DATA FOR THIS TASK ::
** start **

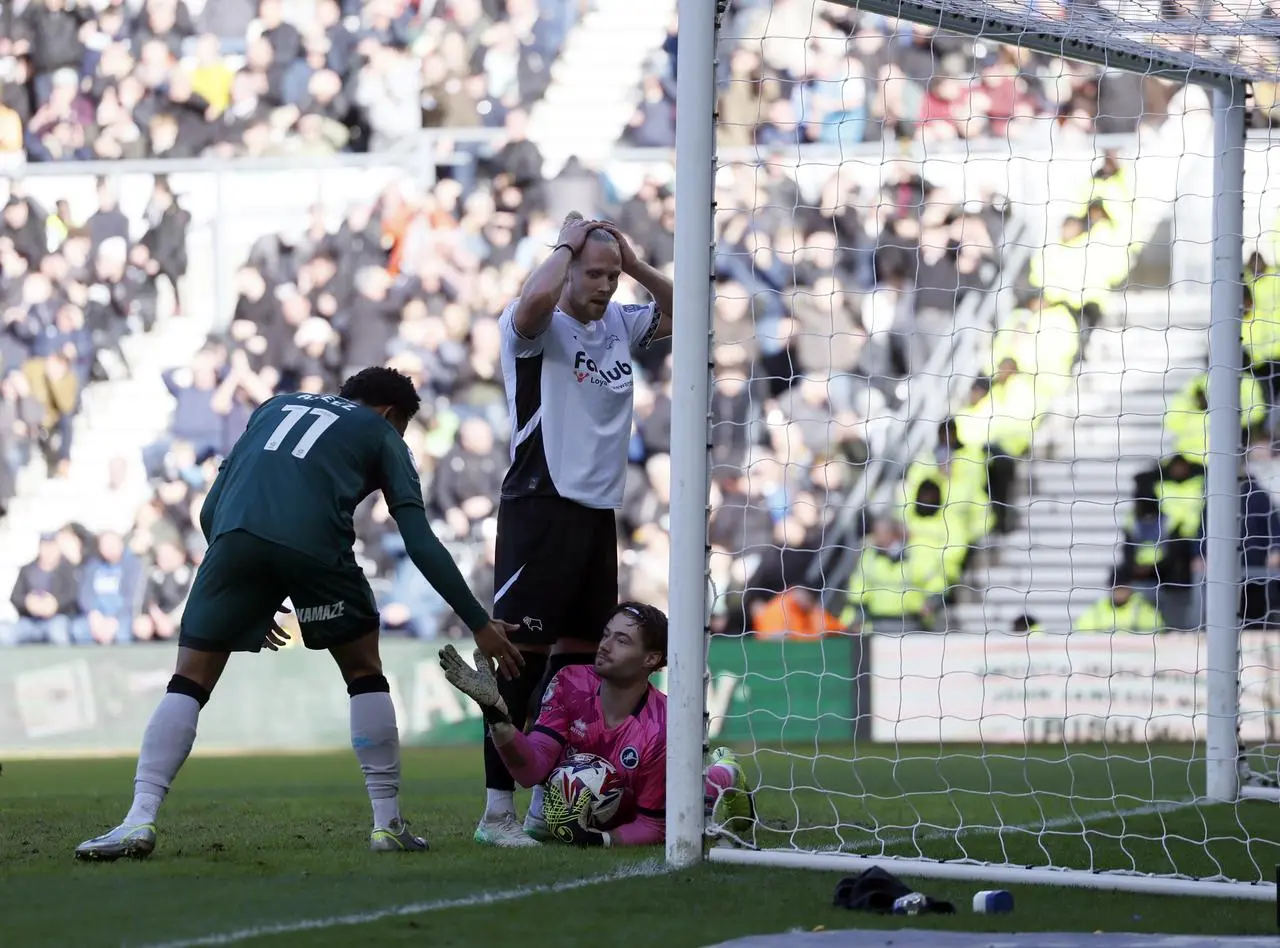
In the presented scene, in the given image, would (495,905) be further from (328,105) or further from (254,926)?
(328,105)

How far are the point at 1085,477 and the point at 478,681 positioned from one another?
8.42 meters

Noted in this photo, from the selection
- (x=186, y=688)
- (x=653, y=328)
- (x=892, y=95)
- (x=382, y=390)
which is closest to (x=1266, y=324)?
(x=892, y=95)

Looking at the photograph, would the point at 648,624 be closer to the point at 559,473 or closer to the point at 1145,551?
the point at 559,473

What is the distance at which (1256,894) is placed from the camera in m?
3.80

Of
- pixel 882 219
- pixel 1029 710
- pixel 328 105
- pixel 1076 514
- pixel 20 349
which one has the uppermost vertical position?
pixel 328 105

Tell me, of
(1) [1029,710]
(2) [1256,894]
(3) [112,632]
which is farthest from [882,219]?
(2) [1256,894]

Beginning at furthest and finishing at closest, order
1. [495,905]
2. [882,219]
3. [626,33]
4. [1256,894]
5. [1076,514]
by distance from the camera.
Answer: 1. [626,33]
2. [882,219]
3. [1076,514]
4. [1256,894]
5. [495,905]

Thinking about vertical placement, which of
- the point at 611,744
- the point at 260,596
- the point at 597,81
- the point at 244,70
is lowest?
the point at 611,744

** end **

WHAT THE EXERCISE ASKS ::
Reproduce the entries above word for word. Pictures stay out.

REPLY TO THE TASK ::
In the presented scene, in the given image, would (495,905) be further from (328,105) or further from (254,926)?
(328,105)

How far are the point at 1085,477 and the point at 478,681 positioned from one another?
8.42 meters

Noted in this photo, from the selection
- (x=186, y=688)
- (x=653, y=328)
- (x=892, y=95)
- (x=382, y=390)
which is closest to (x=1266, y=324)?
(x=892, y=95)

Looking at the photograph, would the point at 648,624 be closer to the point at 559,473 or closer to the point at 1145,551?
the point at 559,473

What is the distance at which (1256,894) is placed from the camera in m?
3.80

Of
- pixel 882 219
- pixel 1029 710
- pixel 328 105
- pixel 1076 514
- pixel 20 349
which one has the uppermost vertical position?
pixel 328 105

Tell me, of
(1) [1029,710]
(2) [1256,894]
(3) [112,632]
which is farthest from [882,219]?
(2) [1256,894]

Beginning at furthest and finishing at closest, order
1. [495,905]
2. [882,219]
3. [626,33]
4. [1256,894]
5. [1076,514]
by distance from the camera.
Answer: 1. [626,33]
2. [882,219]
3. [1076,514]
4. [1256,894]
5. [495,905]

Thinking about vertical placement, which of
- the point at 611,744
- the point at 260,596
- the point at 597,81
- the point at 244,70
is lowest?
the point at 611,744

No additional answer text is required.